(Exercise prompt) Gather every line in the entries below that contains the word "минут", matching its case exactly, and copy each one out.
[Material provided Boundary: Start]
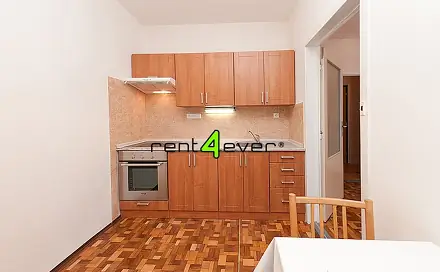 Pronájem bytu 2+1 47 m², Lamačova, Praha 5 - Hlubočepy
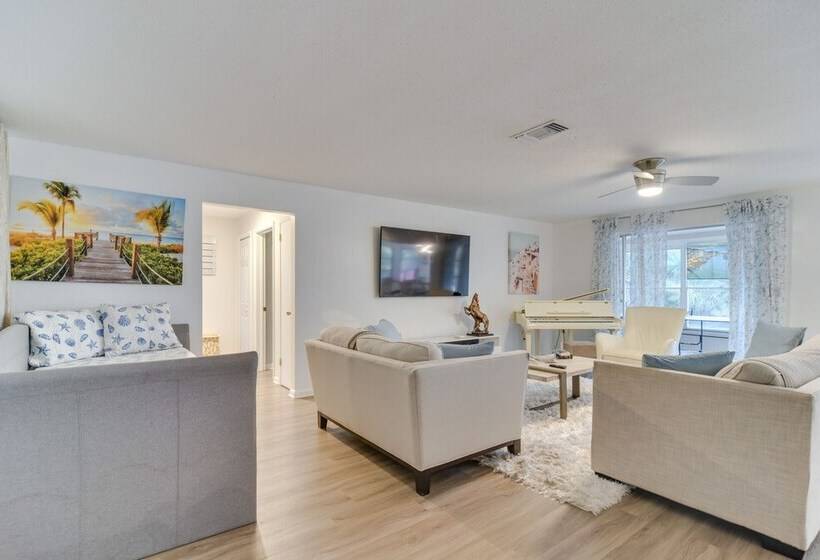 Largo House W/ Backyard Oasis & Proximity To Beach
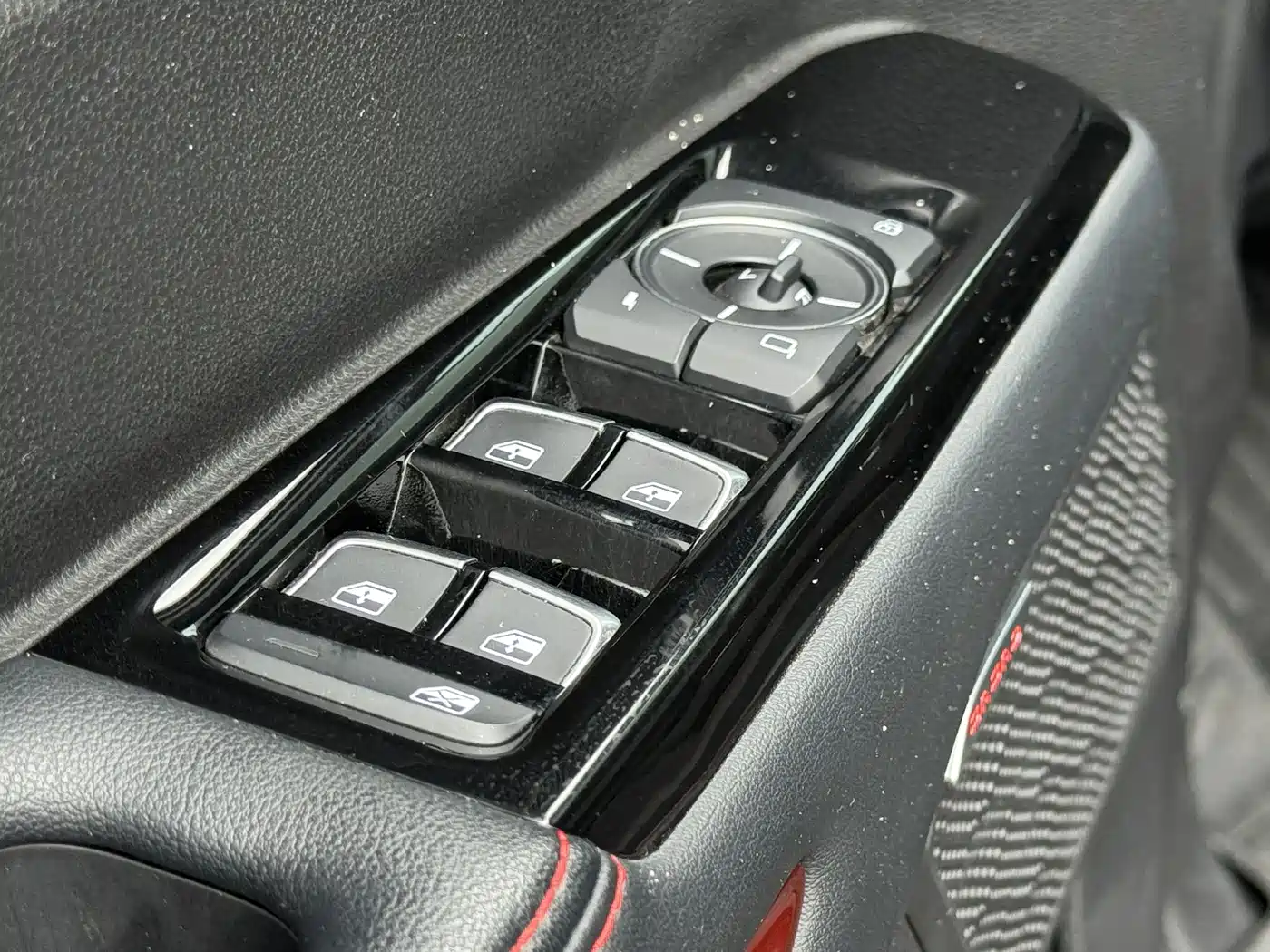 Jiangling Dadao 2024 2023 Flying General 2.3T Gasoline Automatic 4WD Unlimited Edition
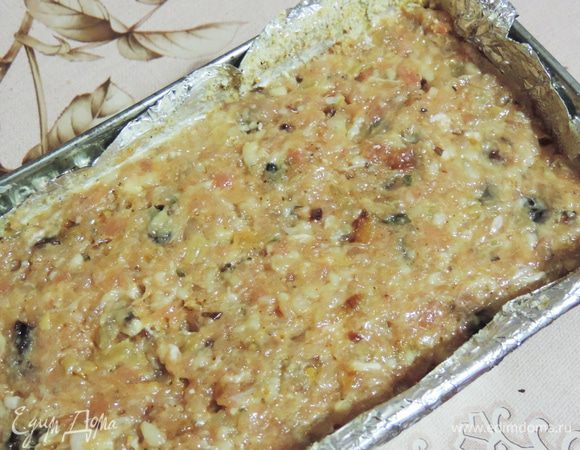 Повторяем: вторая треть фарша, курочка, оставшийся фарш. 
Затягиваем форму фольгой и отправляем на 40 минут в разогретую до 200°C духовку.
Затем открываем фольгу, смазываем хлебец смесью сливок и горчицы, убавляем температуру до 180°C и запекаем террин еще 20 минут. Следите, чтобы он не подгорел.
Хлебец готов, если он отстает от стенок формы, а при его прокалывании вытекает прозрачный сок.
Сок, выделившийся при запекании, если таковой образовался, нужно аккуратно слить, а хлебец полностью (!) остудить в форме.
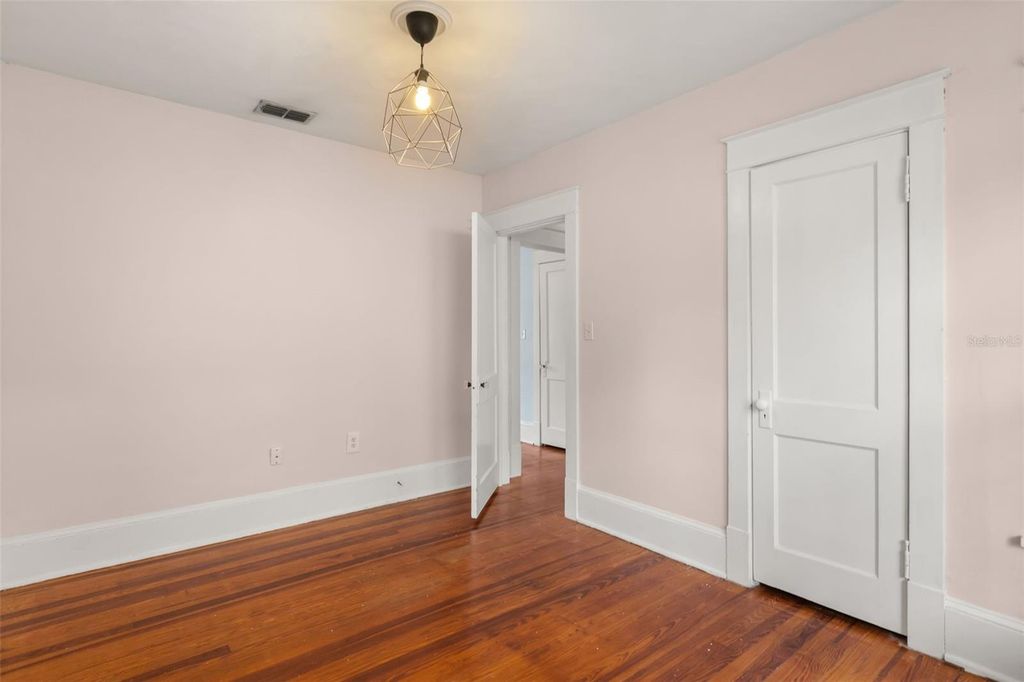 Image 17 of property listing at 1915 E CONCORD STREET, Orlando, FL 32803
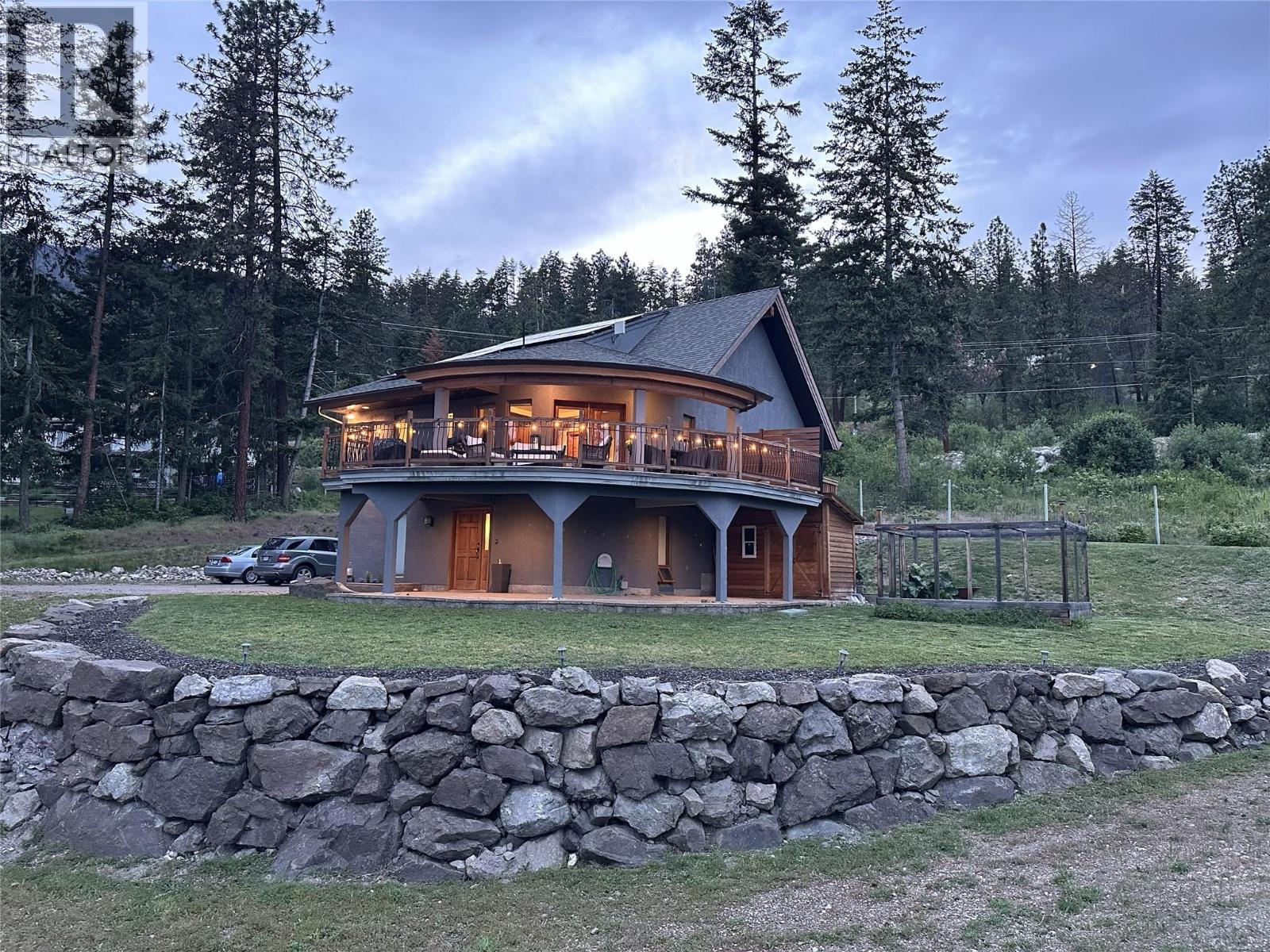 460 Galway Place, Vernon, British Columbia  V1H 2G2 - Photo 1 - 10395053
[Material provided Boundary: End]
(Answer to this exercise)
Затягиваем форму фольгой и отправляем на 40 минут в разогретую до 200°C духовку.
Затем открываем фольгу, смазываем хлебец смесью сливок и горчицы, убавляем температуру до 180°C и запекаем террин еще 20 минут. Следите, чтобы он не подгорел.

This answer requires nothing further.